There were 83 non-merge commits from 19 authors in that period. Some notable commits:


Alternator, ScyllaDB’s implementation of the DynamoDB API, now automatically retries schema table changes that can fail due to contention.

ScyllaDB uses a data structure called partition_sstable_set to rapidly find relevant sstables for run-based compaction strategies (Leveled Compaction Strategy and Incremental Compaction Strategy). This data structure is now careful to avoid quadratic space complexity when pushed to extreme situations, which could cause excessive memory use in the past. This is achieved by noting if sstables are actually organized in runs, and if not, using a different data structure.

ScyllaDB warns on large allocations in excess of 1MB as they can cause high latency and thrash the cache. The warning threshold is now reduced to 128kB to flush out smaller violations.

ScyllaDB build normally runs in a container that provides all the build dependencies. The container now supports running nested containers, so some of the build dependencies can be container images themselves.

Raft group 0 manages metadata (topology and the schema) it restricts the number of voters to improve throughput. It is now careful not to change the voter quorum too much and so reduces leader re-election, which causes minor disruptions.

A crash related to referencing a freed statistics data structure for memtables was fixed.
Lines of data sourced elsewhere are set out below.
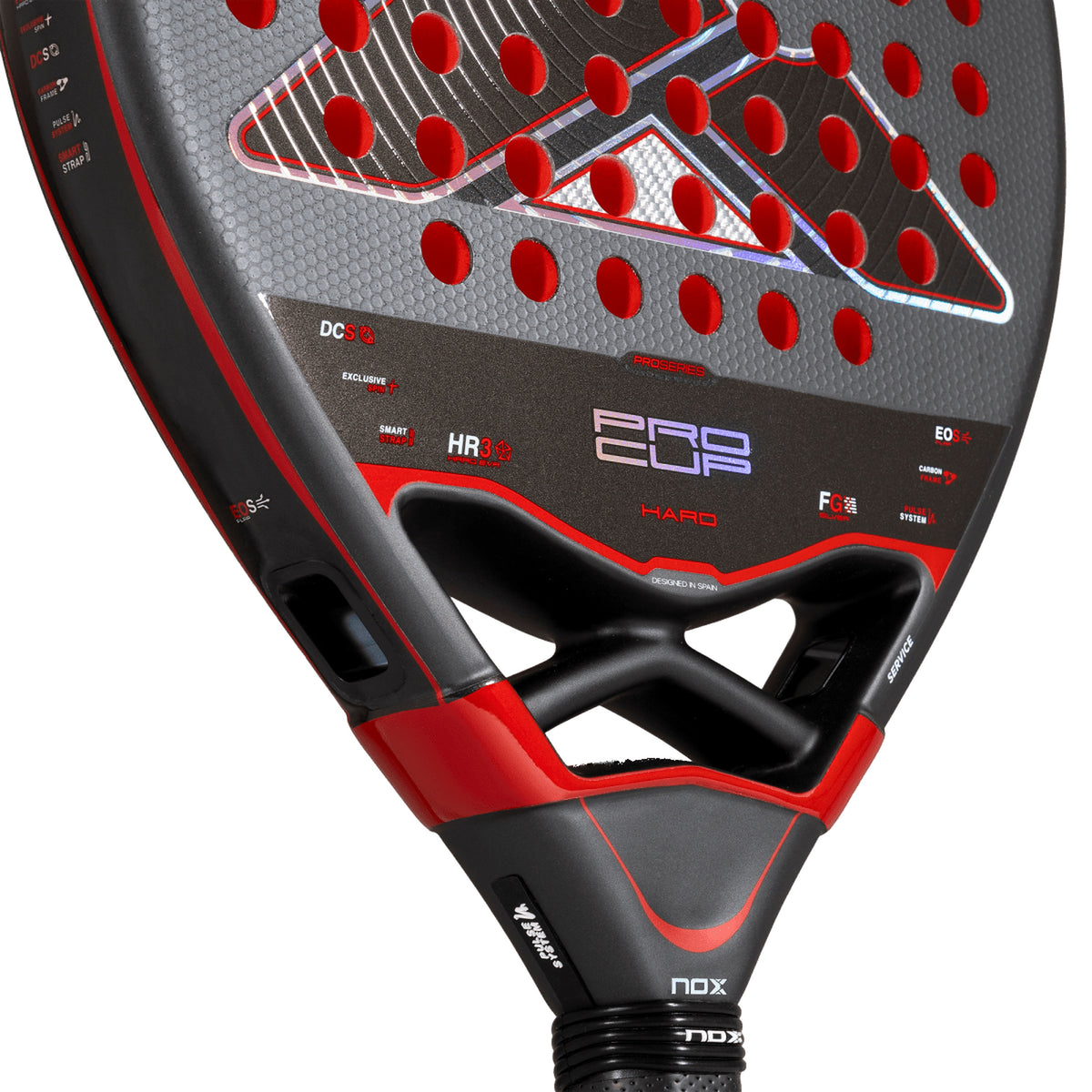 NOX Pro Cup HARD 2027 Padel Racket, heart bridge detail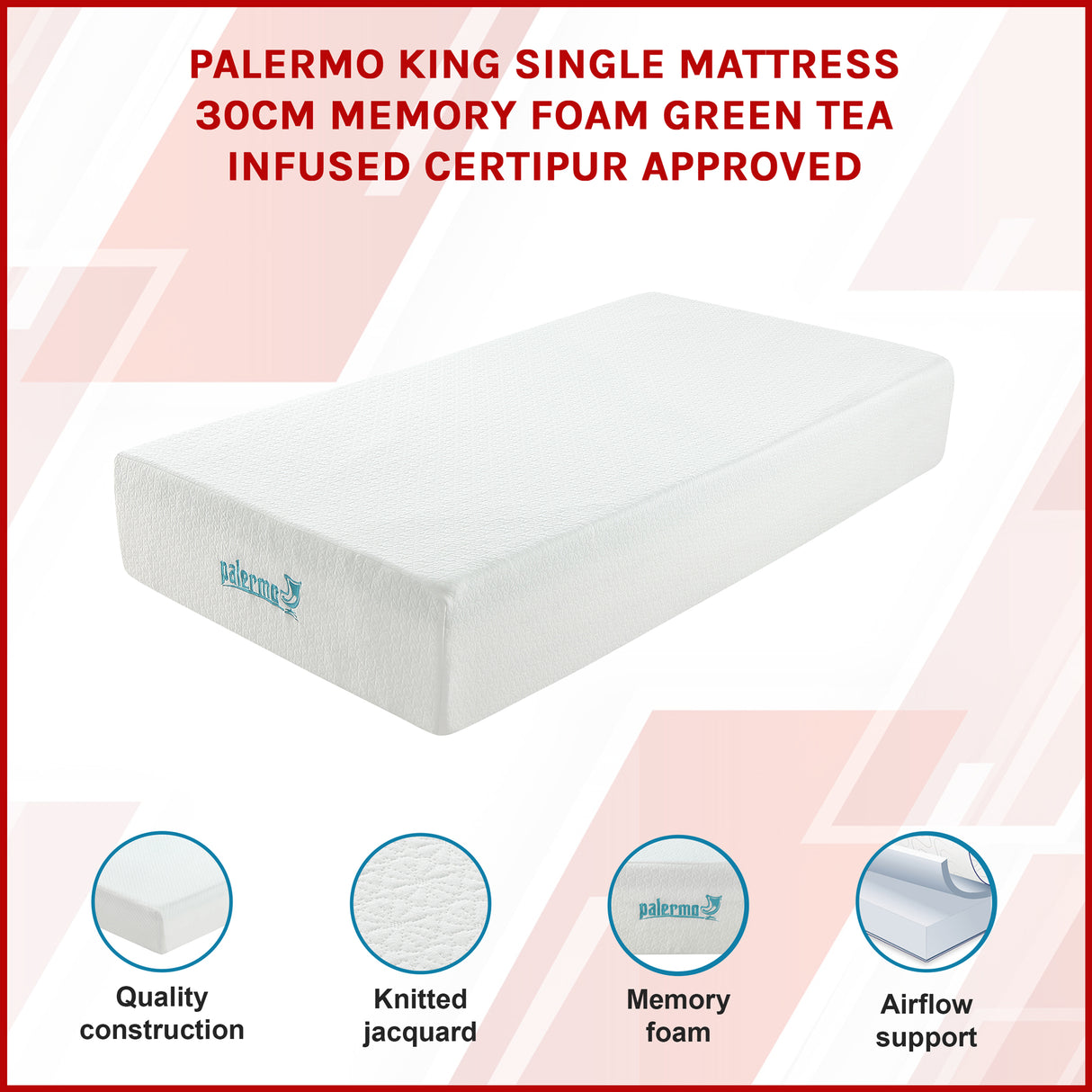 King Single 30cm Green Tea Memory Foam Mattress – Cooling Comfort with CertiPUR-US® Certified Foam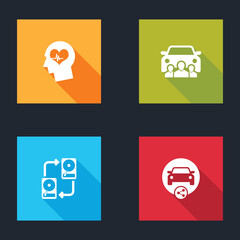 Set Head with heartbeat, Car sharing, Data exchange hhd and icon. Vector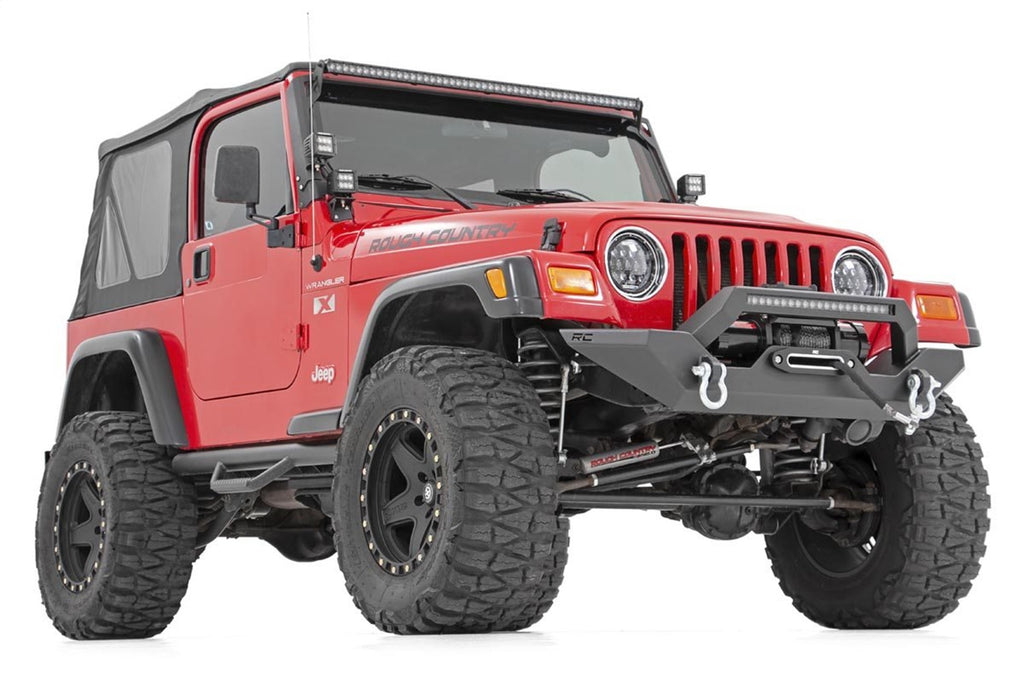 Rough Country 10595 LED Winch Bumper for Select Jeep TJ, Jeep Wrangler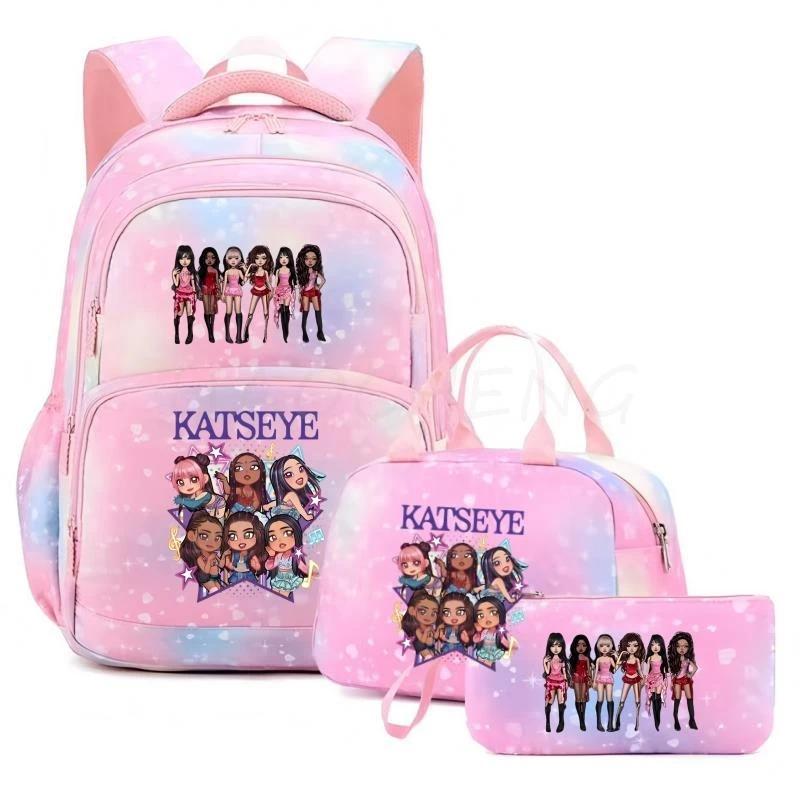 mochila Katseye Backpack Women 3 Pcs/Set Student SchoolBag  Large Capacity Outdoor Travel Bagpack Cartoon Students School Bag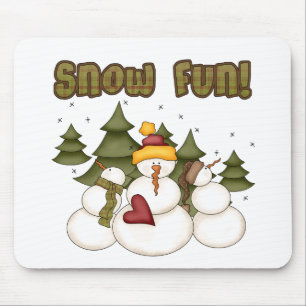 Mousepad Divertimento de neve duas Camisetas e presentes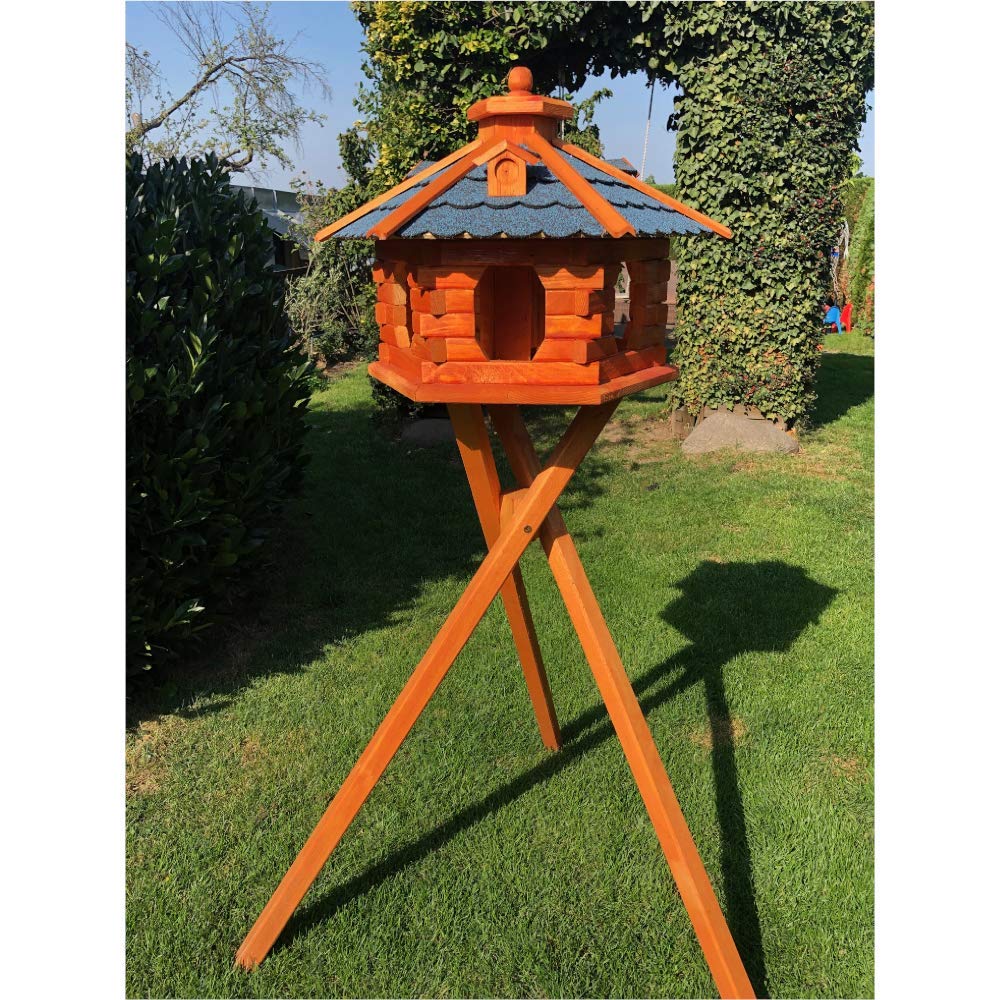 DARLUX Handgefertigtes Sechseck Vogelhaus aus Holz wetterfest M - XL mit und ohne Ständer I Futterha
The version number in the master branch was changed to 2025.3, indicating the start of the 2025.2 release stabilization cycle.

A possible use-after-free during schema changes related to the sstable_set type was fixed.

Sstable compression can use dictionaries to improve the compression ratios. We now distribute the dictionaries across all shards in a node, but we are also careful to have each NUMA node own a copy of the dictionary, to minimize performance loss due to cross-NUMA-node memory accesses.


See you in the next issue of last week in scylladb.git master!